By triggering dormancy, a molecular sensor enhances water bear hardiness

Using a confocal fluorescent microscope, the tardigrade was observed. The tardigrade was overexposed to 5-MF, a fluorescent probe that selectively targets cysteines and makes internal organs visible. CREDIT CC-BY 4.0 Smythers et al., 2024, PLOS ONE, Hardy microscopic creatures called “water bears,” tardigrades, use a molecular sensor to sense dangerous conditions in their surroundings and determine when to go dormant and when to resume their regular lives. These results are presented in a new study by a group led by Leslie M. Hicks of the University of North Carolina at Chapel Hill and Derrick R. J. Kolling of Marshall University. The study was published on January 17 in the open-access journal PLOS ONE.

Famous for their resilience, water bears can fight severe temperatures, radiation, and circumstances devoid of water or oxygen. To survive, they go into a tun condition, where their metabolism slows to very unnoticeable levels, their eight legs retract, and their bodies become dehydrated. The cues that water bears use to enter and exit this stage were not well understood in the past.

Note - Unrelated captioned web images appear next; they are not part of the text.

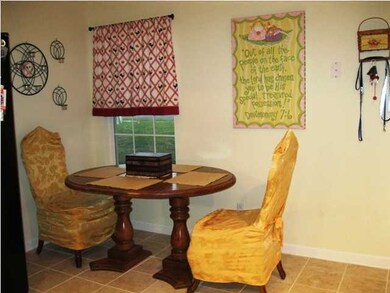 unlisted-address, Louisville, KY 40291 - photo 6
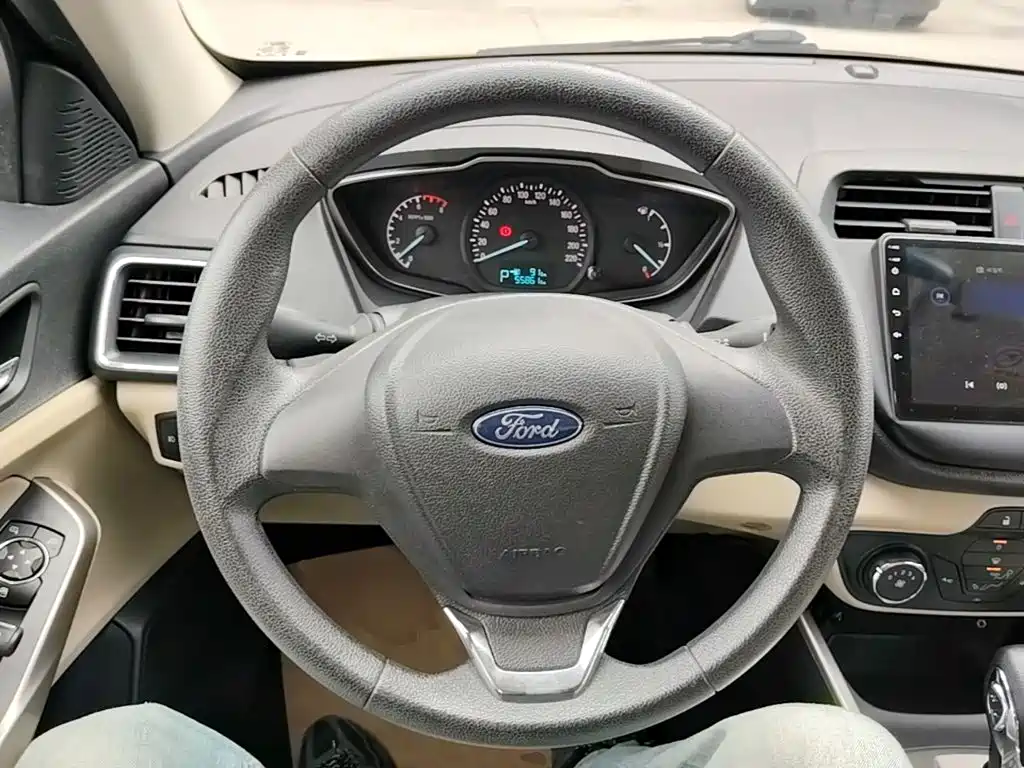 Ford Escort — миниатюра 11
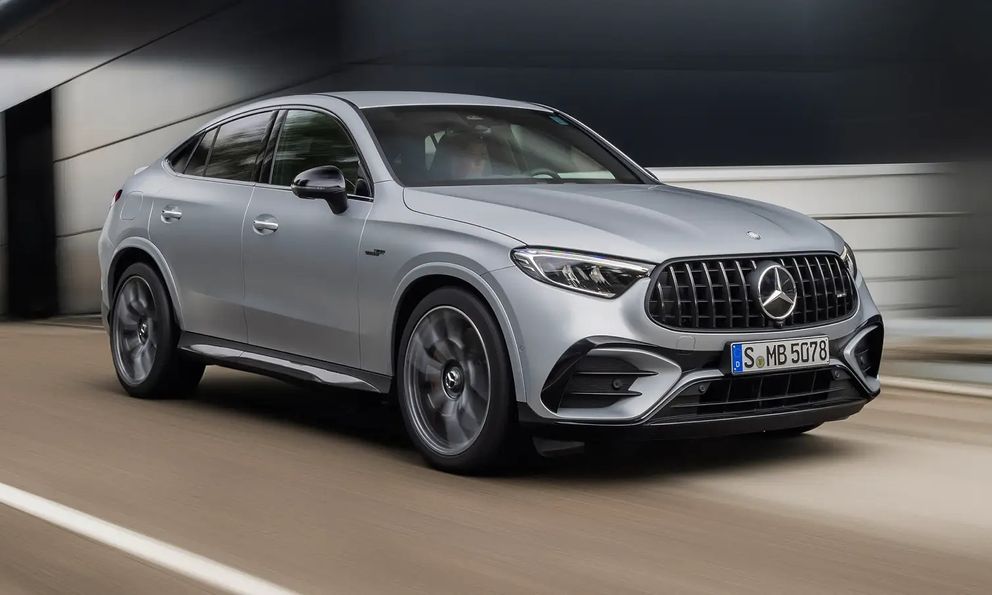 Mercedes-AMG C-Class, GLC sắp phải quay về động cơ nhiều xy-lanh vì đang bán quá chậm, tuột thị phần vào BMW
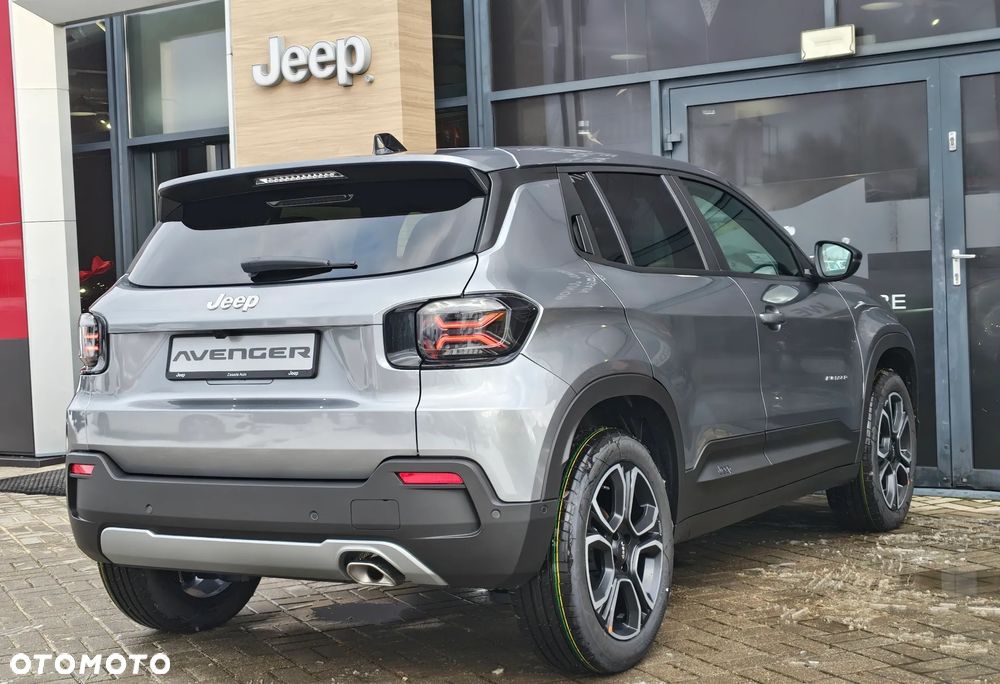 Jeep Avenger 1.2 T3 mHEV Summit FWD eDCT6 - 23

In order to induce dormancy, researchers in the new study exposed water bears to freezing temperatures or elevated concentrations of hydrogen peroxide, salt, or sugar. The animal cells created dangerous oxygen free radicals in reaction to these harmful conditions. Based on the amino acid cysteine, the researchers discovered that water bears have a biochemical sensor that alerts them to enter the tun state when oxygen free radicals oxidize it. The water bears come out of sleep when the environment becomes better and the free radicals disappear. At that point, the sensor is no longer oxidized. The water bears were unable to identify the free radicals and were unable to go dormant when the researchers used compounds that interfere with cysteine.

All things considered, the latest findings suggest that cysteine functions as a critical sensor to regulate dormancy in response to a number of stressors, including as extreme cold, poisons, and concentrated concentrations of salt or other environmental substances. According to the research, cysteine oxidation is an essential controlling mechanism that lets water bears live in constantly shifting surroundings and accounts for their exceptional resilience.

According to the authors, “our work reveals that reversible cysteine oxidation, which acts as a sensor to enable tardigrades to respond to external changes, is essential for tardigrade survival to stress conditions.”